Lemma 3 If {\nu} is a weak* limit point of {A} then {\nu} is singular with respect to the Haar measure {m_G} of {G}.

Proof: By the Radon-Nikodym theorem we have a decomposition {\mu = f m_G + \mu_s} for some {f\in L^1(G)} and some {\mu_s} singular with respect to {m_G}. By the Riemann-Lebesgue lemma then {\nu} is a limit point of {\{\gamma\mu_s:\gamma\in\hat{G}\}}. Thus for any open set {U} and {f\in C(G)} such that {\|f\|_\infty\leq 1} and {f=0} outside of {U} we have

\displaystyle \left|\int f\,d\nu\right| \leq \sup_\gamma \left|\int f\gamma \,d\mu_s\right| \leq |\mu_s|(U),

so {|\nu|(U)\leq |\mu_s|(U)}. This inequality extends to Borel sets in the usual way, so {\nu} is singular. \Box

The theorem follows relatively painlessly from the two lemmas. Fix {\mu\in M(G)} with {\hat{\mu}} integer-valued and let {A = \{\gamma\mu: \int\gamma\,d\mu\neq 0\}}. Then {\overline{A}} is weak* compact, so because {\|\cdot\|} is lower semicontinuous in the weak* topology there is some {\nu\in\overline{A}} of minimal norm. Since {\int d\nu} is an integer different from {0} we must have {\nu\neq 0}. Thus by Lemma~2 the set {\{\gamma\nu: \int\gamma\,d\nu\neq 0\}} is finite.

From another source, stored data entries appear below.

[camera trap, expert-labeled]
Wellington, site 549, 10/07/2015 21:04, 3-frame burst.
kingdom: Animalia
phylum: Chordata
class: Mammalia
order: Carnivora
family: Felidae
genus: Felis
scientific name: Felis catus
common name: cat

But this implies that

\displaystyle  \nu = (n_1 \gamma_1 + \cdots + n_k \gamma_k) m_H \ \ \ \ \ (1)

for some {n_1,\dots,n_k\in\mathbf{Z}}, {\gamma_1,\dots,\gamma_k\in\hat{G}}, and {H=\{\gamma:\gamma\nu=\nu\}^\perp} the support group of {\nu}. In particular {\nu} is absolutely continuous with respect to {m_H}, so because {\nu|_H} is in the weak* closure of {\{\gamma\mu|_H:\gamma\in\hat{G}\}} we deduce from Lemma 2 that {\nu|_H = \gamma\mu|_H} for some {\gamma}. Thus {\mu|_H} is a nonzero measure of the form (1) and we have an obvious mutually singular decomposition

\displaystyle \mu = \mu|_H + (\mu-\mu|_H).

Since {\|\mu-\mu|_H\| = \|\mu\| - \|\mu|_H\|\leq\|\mu\|-1} the theorem follows by induction.